Here, we propose a photonic convolution accelerator featuring a lossless mode-division fan-in architecture that addresses the fundamental limitations of single-mode photonic computing. By exploiting the orthogonality of distinct waveguide modes, multiple signals are merged without incurring the insertion losses characteristic of conventional single-mode fan-in (SFI). Through inverse design, we have developed a high-tolerance (±15 nm) multimode 3-dB coupler and a low-power (23.6 mW) multimode kernel modulator (MKM) with a 12 dB extinction ratio in the C-band, both supporting three modes and readily scalable to higher mode counts. To validate our approach, we focus on the convolution operation as a demonstration of our design. Leveraging parallel computation across both mode and wavelength dimensions, our system achieves 6-7 bits of computational accuracy in the C-band, yielding classification accuracies of 95.2% on MNIST and 87.9% on Fashion MNIST. Moreover, we attain a theoretical arithmetic density of 125.14 TOPS/mm², underscoring the potential of this solution to pave the way for scalable, energyefficient photonic computing.

**DATASET EXCERPTS**:
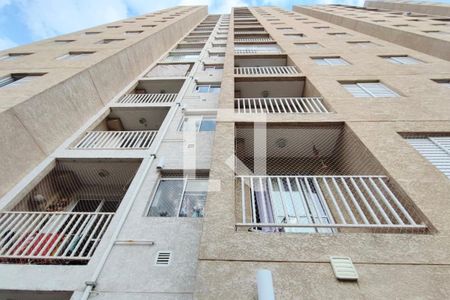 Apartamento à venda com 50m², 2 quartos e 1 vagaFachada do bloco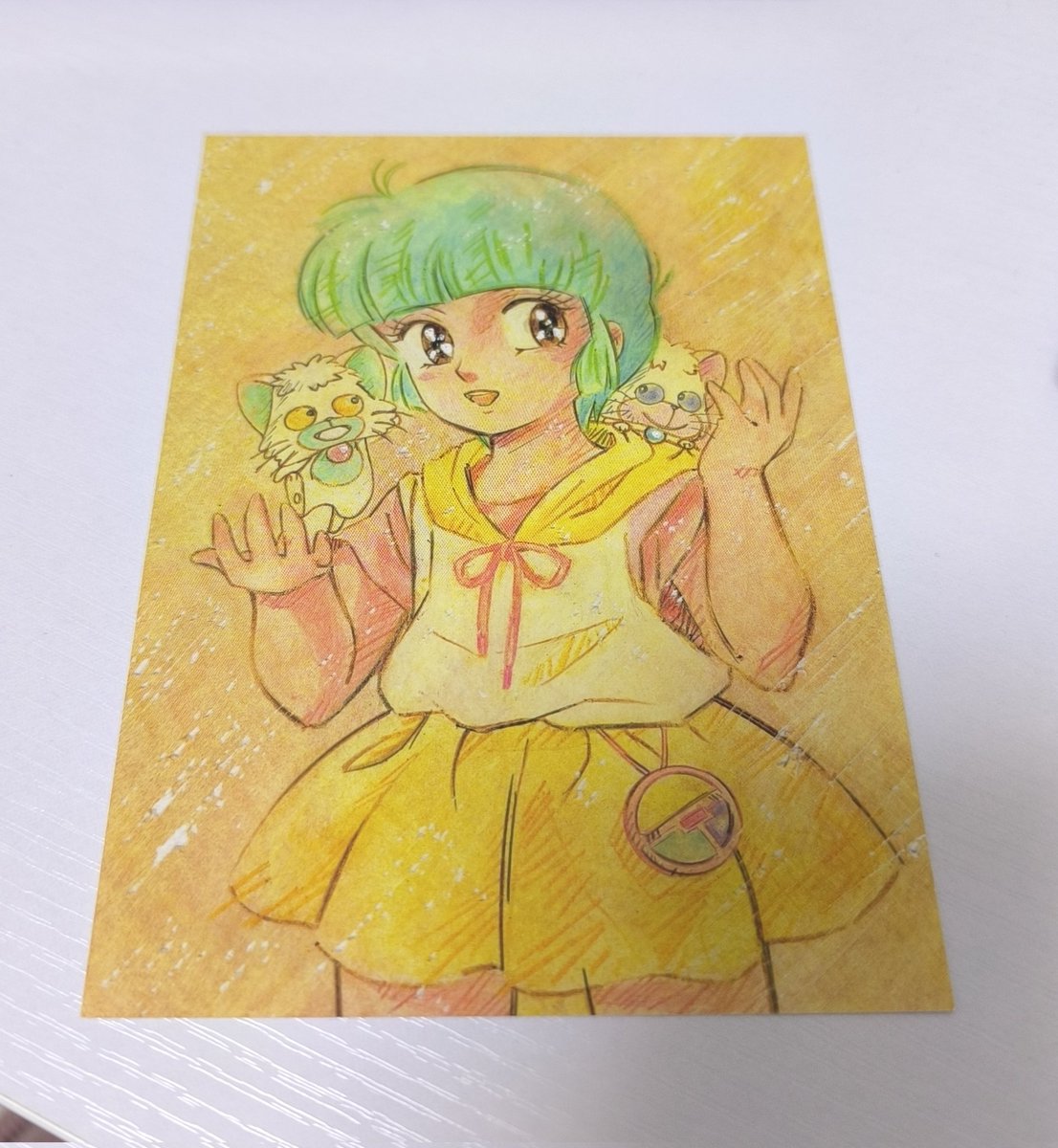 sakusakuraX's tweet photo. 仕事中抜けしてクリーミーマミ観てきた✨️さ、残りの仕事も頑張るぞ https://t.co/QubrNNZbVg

* * *

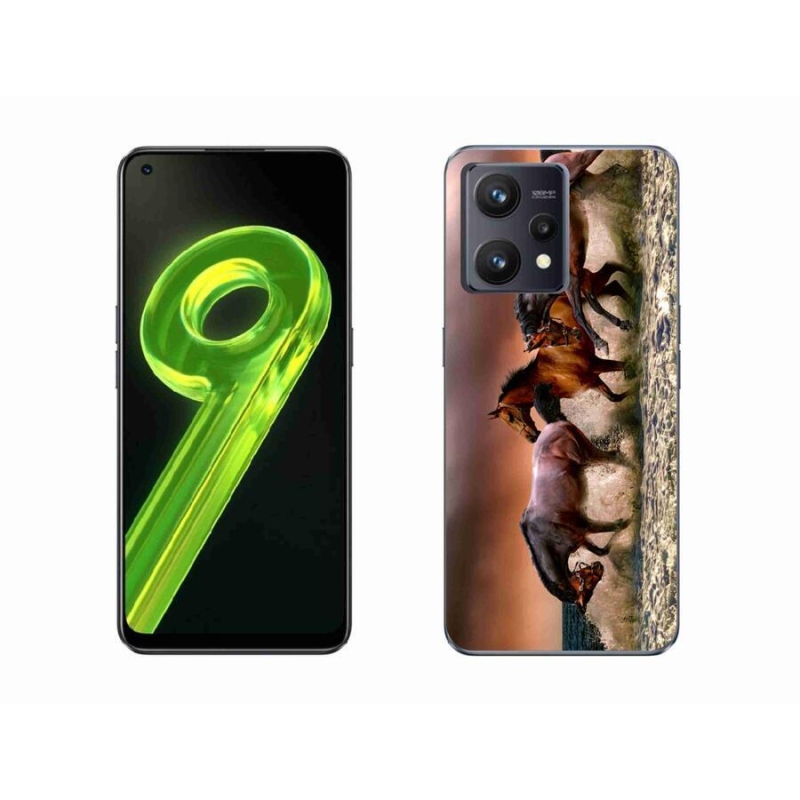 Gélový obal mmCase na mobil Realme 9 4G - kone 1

**EXERCISE BRIEF**: Write the next part of the passage on the mode-division photonic convolution accelerator, picking up right after its last sentence.

**OUTPUT OF THE TASK**:
Results

Principle

Figure 1a illustrates the conceptual difference between traditional SFI and our multimode fan-in (MFI), showing their respective scattering matrices for a 3-port device with two inputs and one output. In single-mode photonic integrated circuits, signals from multiple waveguides converge into a single waveguide mode. Due to the reciprocity of passive photonic devices, the scattering matrix S remains symmetric, i.e., S_μν = S_νμ. Consequently, merging multiple inputs into a single output inevitably induces partial back-reflections or out-of-phase interference, causing intrinsic insertion losses. In practice, this diminishes the signal-to-noise ratio and restricts the scalability of on-chip fan-in. As an illustrative example, Fig. 1a (left) shows two separate inputs (a₁, a₂) combining into a single output port (b₃). The scattering matrix is given by:

$$\left(\begin{array}{c}{b}_{1}\\ {b}_{2}\\ {b}_{3}\end{array}\right)=\left(\begin{array}{ccc}{S}_{11} & {S}_{12} & {S}_{13}\\ {S}_{21} & {S}_{22} & {S}_{23}\\ {S}_{31} & {S}_{32} & {S}_{33}\end{array}\right)\left(\begin{array}{c}{a}_{1}\\ {a}_{2}\\ {a}_{3}\end{array}\right){{{\rm{wit}}}}{{{\rm{h}}}}\,{S}_{\mu \nu }={S}_{\nu \mu }$$

(1)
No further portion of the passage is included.